Updated: May 25, 2026

Large Scale Energy Efficient Sensor Network Routing Using a Quantum Processor Unit
05:30

Large Scale Energy Efficient Sensor Network Routing Using a Quantum Processor Unit

Published on: September 8, 2023

Cluster Size Optimization in Sensor Networks with Decentralized Cluster-Based Protocols.

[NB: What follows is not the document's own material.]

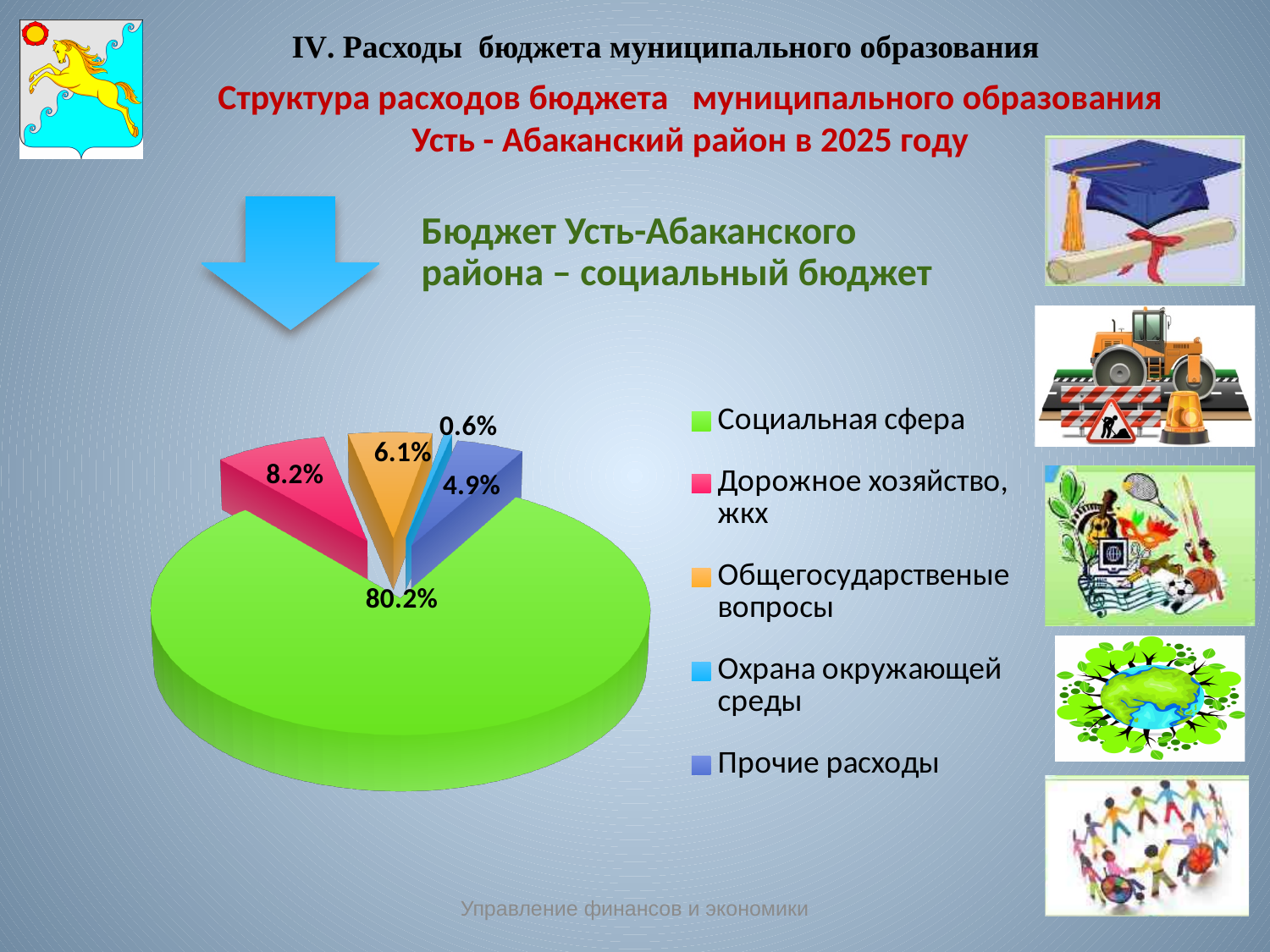
Which category has the largest slice of the pie chart? Социальная сфера What is the difference between the shares of Дорожное хозяйство, жкх and Прочие расходы? 3.3% What share of the pie chart is labelled for Социальная сфера? 80.2% What value is shown for Охрана окружающей среды in the pie chart? 0.6% What type of chart is shown on the slide? Pie chart Which category has the smallest slice of the pie chart? Охрана окружающей среды What colour is the slice for Социальная сфера in the pie chart? Green What value is shown for Дорожное хозяйство, жкх in the pie chart? 8.2% How many categories does the pie chart show? 5 Which is larger: the share of Общегосударственые вопросы or the share of Прочие расходы? Общегосударственые вопросы What value is shown for Общегосударственые вопросы in the pie chart? 6.1% What value is shown for Прочие расходы in the pie chart? 4.9%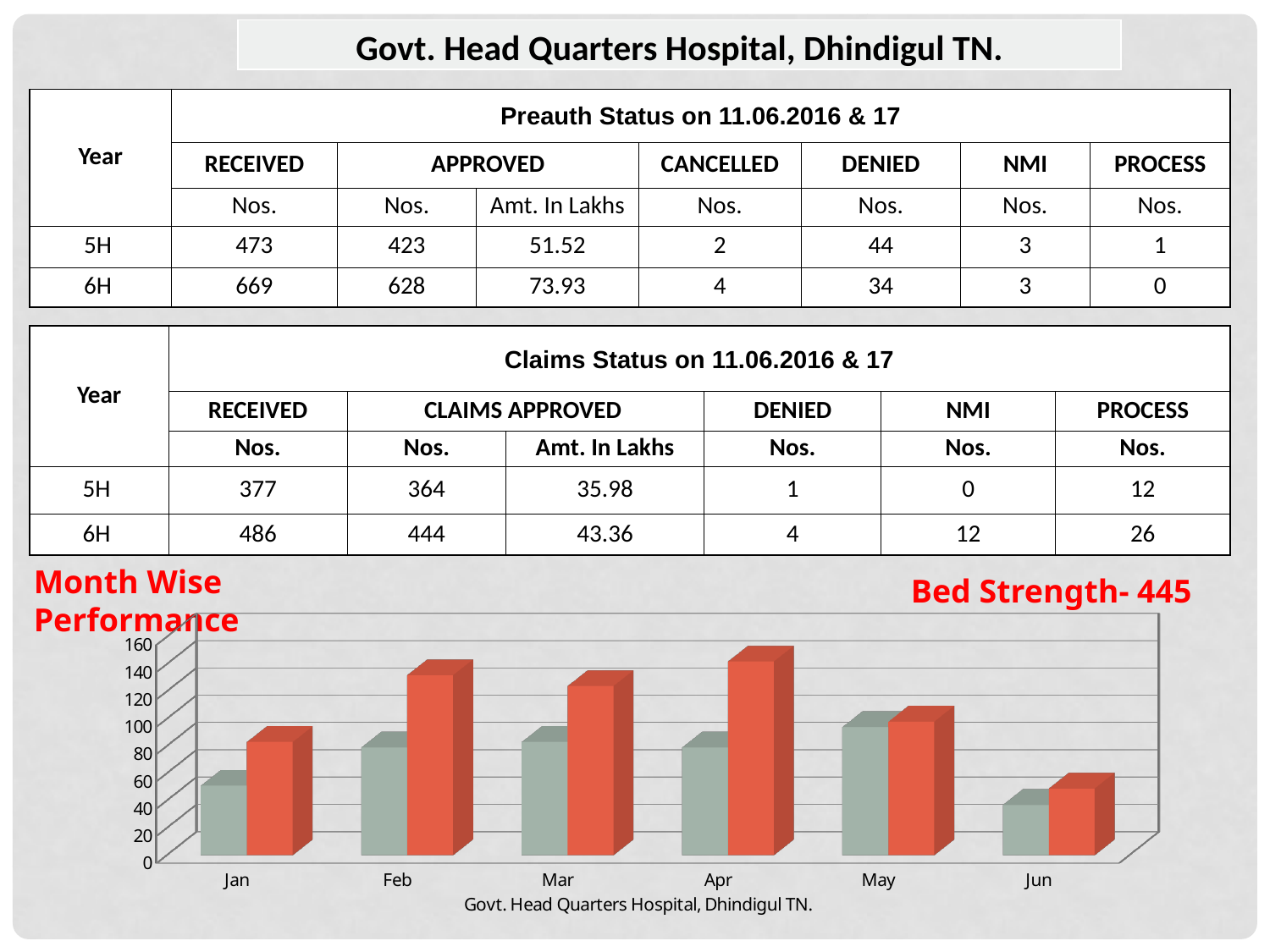
In the Month Wise Performance chart, which month has the shortest grey bar? Jun What kind of chart is shown at the bottom of the slide? bar chart In the Month Wise Performance chart, which month has the larger grey bar: Jan or Jun? Jan In the Month Wise Performance chart, which is larger for Feb: the grey bar or the red bar? the red bar In the Month Wise Performance chart, is the grey bar for Jan greater or less than 80? less In the Month Wise Performance chart, is the red bar for Jun greater or less than 80? less In the Month Wise Performance chart, which month has the shortest red bar? Jun What text appears as the title below the Month Wise Performance chart? Govt. Head Quarters Hospital, Dhindigul TN. In the Month Wise Performance chart, which month has the tallest red bar? Apr In the Month Wise Performance chart, is the red bar for Apr greater or less than 120? greater How many months are shown on the x axis of the Month Wise Performance chart? 6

Navid Amini1, Alireza Vahdatpour, Wenyao Xu

  • 1Computer Science Department, University of California, Los Angeles.

Computer Communications
|January 24, 2012
PubMed
Summary
This summary is machine-generated.

This study determines the optimal cluster size for wireless sensor networks to minimize energy consumption. It analyzes cluster-based protocols like LEACH, offering energy-saving insights for network lifetime.

Related Experiment Videos

Last Updated: May 25, 2026

Large Scale Energy Efficient Sensor Network Routing Using a Quantum Processor Unit
05:30

Large Scale Energy Efficient Sensor Network Routing Using a Quantum Processor Unit

Published on: September 8, 2023

Area of Science:

  • Wireless Sensor Networks
  • Communication Protocols
  • Network Optimization

Background:

  • Network lifetime and energy efficiency are critical in cluster-based wireless sensor networks.
  • Decentralized data transmission through cluster heads to a base station is common.
  • Existing protocols like LEACH, LEACH-Coverage, and DBS lack centralized support.

Purpose of the Study:

  • To analytically determine the optimal cluster size that minimizes total energy expenditure in wireless sensor networks.
  • To provide closed-form expressions for optimal cluster size in various network configurations.
  • To investigate the impact of cluster number variability on energy consumption.

Main Methods:

  • Analytical derivation of optimal cluster size.
  • Formulation of closed-form expressions for energy minimization.
  • Extensive simulations to validate analytical results.
  • Analysis of cluster number variability and its effect on energy consumption.

Main Results:

  • The study provides analytical results for optimal cluster size in different network configurations.
  • Simulations confirm the analytical predictions regarding energy expenditure.
  • The relationship between cluster number variability and energy consumption is explored.

Conclusions:

  • The optimal cluster size can be analytically determined to enhance energy efficiency in wireless sensor networks.
  • The findings offer valuable insights for designing energy-efficient cluster-based communication protocols.
  • Understanding cluster number variability is crucial for maximizing network lifetime.